I am writing this in Chicago on a mid-February Sunday morning, just hours after returning from Berlin, where I’ve spent most of the first half of this month for the world premiere of our film “Knives and Skin,” where we enjoyed a fantastic run of sold-out screenings and press raves.
Even in the digital age where the Chicago newspapers are a click away, it’s fascinating to see how your perspective shifts when you view your country, and your city, from a distance. The hurricane of news at home reaches you more like the light rains of a receding storm 4,399 miles away.
Still, you are constantly reminded of home by things like Chicagoan Helmut Jahn’s magnificent Sony Center in Potsdamer Platz, with its echoes of our own Thompson Center, which made the news again while I was in Berlin, another iconic Chicago creation that our political leaders would so easily leave to the potentially destructive forces of unbridled development. Perhaps the Sony Center, with its vibrant mix of entertainment venues, restaurants, public spaces and corporate offices, might instead serve as a model for a revitalized and restored Thompson Center, one that celebrates the building’s distinguished grandeur rather than destroying it.

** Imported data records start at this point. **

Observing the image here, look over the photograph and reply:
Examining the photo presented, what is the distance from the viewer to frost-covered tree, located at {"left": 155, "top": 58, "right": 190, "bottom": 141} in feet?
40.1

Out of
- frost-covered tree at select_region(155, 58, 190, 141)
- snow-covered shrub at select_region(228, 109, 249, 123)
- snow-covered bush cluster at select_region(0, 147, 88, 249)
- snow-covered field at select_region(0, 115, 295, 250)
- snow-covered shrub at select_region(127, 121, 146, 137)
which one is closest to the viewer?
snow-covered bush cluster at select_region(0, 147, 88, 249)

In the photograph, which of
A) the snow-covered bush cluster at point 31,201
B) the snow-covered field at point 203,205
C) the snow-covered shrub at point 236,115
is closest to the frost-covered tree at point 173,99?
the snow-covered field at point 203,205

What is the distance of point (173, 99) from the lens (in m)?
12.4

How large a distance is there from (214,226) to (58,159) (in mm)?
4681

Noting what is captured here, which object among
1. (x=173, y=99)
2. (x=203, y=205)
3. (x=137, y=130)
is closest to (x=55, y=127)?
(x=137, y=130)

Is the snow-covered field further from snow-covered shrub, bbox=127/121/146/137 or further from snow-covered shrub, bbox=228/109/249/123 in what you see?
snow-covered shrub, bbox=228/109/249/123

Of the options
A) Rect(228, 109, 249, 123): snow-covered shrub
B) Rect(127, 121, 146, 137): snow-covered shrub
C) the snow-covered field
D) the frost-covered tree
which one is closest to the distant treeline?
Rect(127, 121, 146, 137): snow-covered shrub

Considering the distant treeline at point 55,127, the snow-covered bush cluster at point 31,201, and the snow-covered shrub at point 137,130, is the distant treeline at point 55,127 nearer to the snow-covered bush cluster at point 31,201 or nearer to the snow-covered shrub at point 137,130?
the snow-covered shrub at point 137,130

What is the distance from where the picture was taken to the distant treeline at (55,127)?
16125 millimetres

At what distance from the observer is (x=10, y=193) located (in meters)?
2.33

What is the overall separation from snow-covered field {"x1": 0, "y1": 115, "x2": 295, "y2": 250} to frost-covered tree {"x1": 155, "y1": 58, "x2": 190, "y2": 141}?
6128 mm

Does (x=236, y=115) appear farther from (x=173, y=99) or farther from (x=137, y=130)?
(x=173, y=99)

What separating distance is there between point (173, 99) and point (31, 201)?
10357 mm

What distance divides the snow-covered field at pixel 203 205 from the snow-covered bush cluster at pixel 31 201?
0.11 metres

You are reminded of home by visiting the heart-rending Memorial to the Murdered Jews of Europe on the same day that President Trump decrees a national emergency so that he can build his American Wall of Racial Hatred. The sadness, guilt and unforgivable aura of the Nazi atrocities forever haunt Berlin; Germans are quick to point out that Trump’s offenses are not comparable. But then they also point out the similarities to the onset of Hitler’s barbarism, at a time when it might have been stopped. I bookended my trip by reading a New Yorker article on the plane about Hitler, one that pointed out how, in his early years in power, he used America’s racist past and then-present to help justify his actions on the world stage. And on the return flight, watching Spike Lee’s “BlacKkKlansman,” the footage of 2017’s Charlottesville white supremacist rally and its tragic events moved me to tears.
You are reminded of home by visiting a German relative, Hartmut, who says that four years ago, a German poll found America to be its people’s most trusted foreign nation, and the same poll now, put America at the very bottom of the list, perceived as a greater threat to peace than Russia, than North Korea.

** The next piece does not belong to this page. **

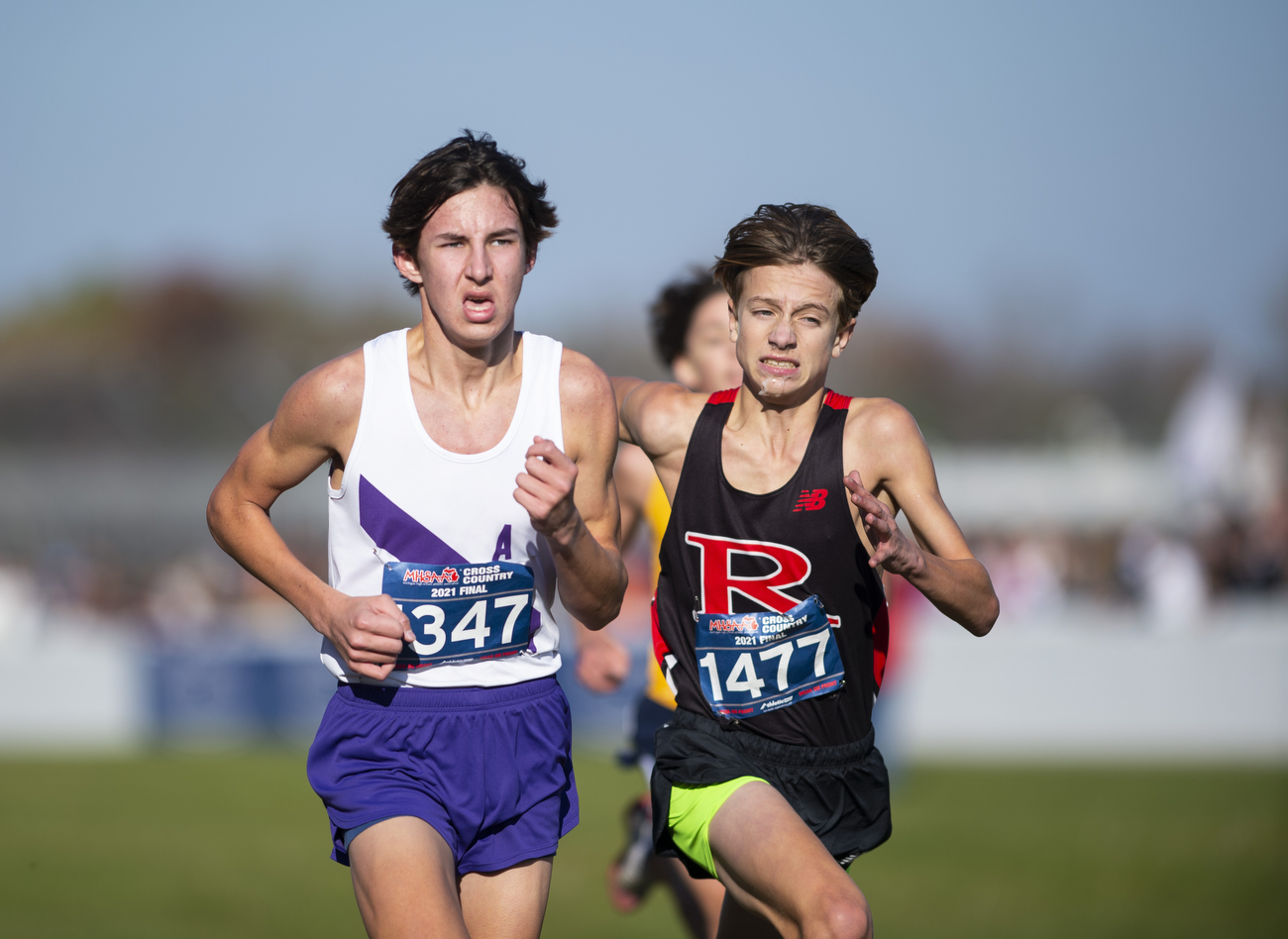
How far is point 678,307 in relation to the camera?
18.4 feet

You are reminded of home by climbing to the top of the Berlin Victory Column, a stunning monument in the heart of the Tiergarten park, where angels gathered in “Wings of Desire” and which was the site of then-presidential-candidate Barack Obama’s 2008 speech that drew hundreds of thousands to see and hear him, when his ascent in a nation that once would have enslaved him perhaps also gave a measure of hope to a Germany forever grappling with its own demons.
You are reminded of home when you discover that Chicago no longer evokes Capone to foreigners but rather Obama—in the best possible way.